(TASK DETAILS) Select each line of the items below that contains the word "closest". Case counts.
::: RECORD LIST :::
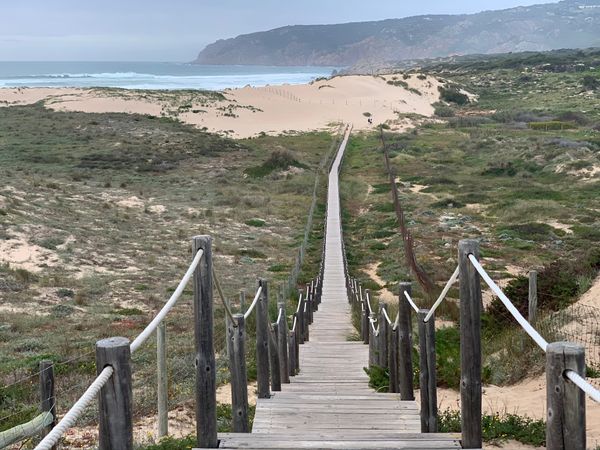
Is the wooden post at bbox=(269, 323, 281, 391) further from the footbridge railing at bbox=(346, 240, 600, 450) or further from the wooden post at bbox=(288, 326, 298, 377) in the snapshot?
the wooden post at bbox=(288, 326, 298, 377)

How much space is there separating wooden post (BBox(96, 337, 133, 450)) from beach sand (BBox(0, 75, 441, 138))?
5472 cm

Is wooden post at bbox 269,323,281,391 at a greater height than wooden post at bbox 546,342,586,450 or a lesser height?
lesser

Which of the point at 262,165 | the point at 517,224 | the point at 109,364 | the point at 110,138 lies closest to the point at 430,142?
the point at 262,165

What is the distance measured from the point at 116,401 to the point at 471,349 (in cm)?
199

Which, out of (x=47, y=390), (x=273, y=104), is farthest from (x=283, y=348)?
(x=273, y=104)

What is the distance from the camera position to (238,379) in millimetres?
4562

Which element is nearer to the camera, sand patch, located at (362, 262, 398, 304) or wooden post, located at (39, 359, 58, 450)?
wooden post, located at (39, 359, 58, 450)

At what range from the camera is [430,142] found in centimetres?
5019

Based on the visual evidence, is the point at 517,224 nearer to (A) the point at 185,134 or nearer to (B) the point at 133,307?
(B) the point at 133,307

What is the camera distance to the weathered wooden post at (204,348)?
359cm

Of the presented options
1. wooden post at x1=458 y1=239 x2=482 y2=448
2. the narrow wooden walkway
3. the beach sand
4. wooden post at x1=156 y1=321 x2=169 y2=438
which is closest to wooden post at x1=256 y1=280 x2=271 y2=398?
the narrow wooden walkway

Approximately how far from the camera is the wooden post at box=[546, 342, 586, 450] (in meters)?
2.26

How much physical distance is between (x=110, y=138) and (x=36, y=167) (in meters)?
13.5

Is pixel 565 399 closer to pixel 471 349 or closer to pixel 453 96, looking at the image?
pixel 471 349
:::
::: RECORD LIST :::
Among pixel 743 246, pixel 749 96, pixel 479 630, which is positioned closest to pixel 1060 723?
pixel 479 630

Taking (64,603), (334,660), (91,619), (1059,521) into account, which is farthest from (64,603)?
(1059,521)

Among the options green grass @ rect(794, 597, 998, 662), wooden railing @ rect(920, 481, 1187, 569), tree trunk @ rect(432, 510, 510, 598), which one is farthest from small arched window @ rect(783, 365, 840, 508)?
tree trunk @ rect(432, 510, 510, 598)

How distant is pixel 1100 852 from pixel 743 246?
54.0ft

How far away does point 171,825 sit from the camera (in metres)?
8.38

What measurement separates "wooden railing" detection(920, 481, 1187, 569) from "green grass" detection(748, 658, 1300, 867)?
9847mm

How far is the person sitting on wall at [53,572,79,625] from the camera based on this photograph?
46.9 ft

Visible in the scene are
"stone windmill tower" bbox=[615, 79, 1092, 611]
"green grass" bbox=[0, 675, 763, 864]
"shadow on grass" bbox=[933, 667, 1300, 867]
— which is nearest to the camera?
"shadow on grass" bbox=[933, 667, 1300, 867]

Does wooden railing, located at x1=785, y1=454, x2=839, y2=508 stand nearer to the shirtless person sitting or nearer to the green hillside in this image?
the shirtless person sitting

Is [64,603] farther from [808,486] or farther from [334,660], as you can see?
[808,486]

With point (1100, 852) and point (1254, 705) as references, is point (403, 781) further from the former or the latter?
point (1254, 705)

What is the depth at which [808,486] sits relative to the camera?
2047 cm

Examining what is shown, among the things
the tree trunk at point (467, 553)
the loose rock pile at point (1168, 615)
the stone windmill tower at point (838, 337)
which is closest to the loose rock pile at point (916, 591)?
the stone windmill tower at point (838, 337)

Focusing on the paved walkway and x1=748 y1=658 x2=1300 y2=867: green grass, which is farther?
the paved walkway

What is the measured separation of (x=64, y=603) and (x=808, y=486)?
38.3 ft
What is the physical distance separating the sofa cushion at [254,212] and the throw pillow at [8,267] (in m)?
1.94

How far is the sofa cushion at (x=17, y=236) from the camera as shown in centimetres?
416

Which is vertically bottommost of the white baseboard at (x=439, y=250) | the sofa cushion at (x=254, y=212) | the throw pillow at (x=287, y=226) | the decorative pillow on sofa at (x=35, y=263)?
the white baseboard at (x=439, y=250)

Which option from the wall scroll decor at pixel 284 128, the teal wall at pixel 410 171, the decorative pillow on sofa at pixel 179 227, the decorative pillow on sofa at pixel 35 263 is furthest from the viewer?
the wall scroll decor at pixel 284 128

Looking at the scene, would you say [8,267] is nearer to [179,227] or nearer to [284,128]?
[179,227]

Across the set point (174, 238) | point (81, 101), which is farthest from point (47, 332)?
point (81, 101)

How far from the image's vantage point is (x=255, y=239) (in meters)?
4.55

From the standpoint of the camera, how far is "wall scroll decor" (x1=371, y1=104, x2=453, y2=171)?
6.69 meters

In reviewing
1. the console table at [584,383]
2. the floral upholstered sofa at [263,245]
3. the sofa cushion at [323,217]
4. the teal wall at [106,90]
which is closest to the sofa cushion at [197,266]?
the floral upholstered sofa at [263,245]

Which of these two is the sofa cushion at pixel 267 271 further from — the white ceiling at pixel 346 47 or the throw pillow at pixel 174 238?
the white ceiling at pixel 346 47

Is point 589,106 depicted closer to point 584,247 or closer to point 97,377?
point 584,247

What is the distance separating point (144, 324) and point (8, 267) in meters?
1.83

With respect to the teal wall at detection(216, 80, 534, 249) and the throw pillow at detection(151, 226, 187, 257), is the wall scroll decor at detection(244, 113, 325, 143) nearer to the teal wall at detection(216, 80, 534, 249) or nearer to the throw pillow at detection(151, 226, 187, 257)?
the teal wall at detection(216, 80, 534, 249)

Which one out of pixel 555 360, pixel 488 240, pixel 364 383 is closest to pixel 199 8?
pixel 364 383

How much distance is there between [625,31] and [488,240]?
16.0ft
:::
(ANSWER IN FULL)
Which of the point at 262,165 | the point at 517,224 | the point at 109,364 | the point at 110,138 lies closest to the point at 430,142?
which is closest to wooden post at x1=256 y1=280 x2=271 y2=398?
Among pixel 743 246, pixel 749 96, pixel 479 630, which is positioned closest to pixel 1060 723?
which is closest to the loose rock pile at point (916, 591)?
which is closest to the sofa cushion at [197,266]?
Which one out of pixel 555 360, pixel 488 240, pixel 364 383 is closest to pixel 199 8?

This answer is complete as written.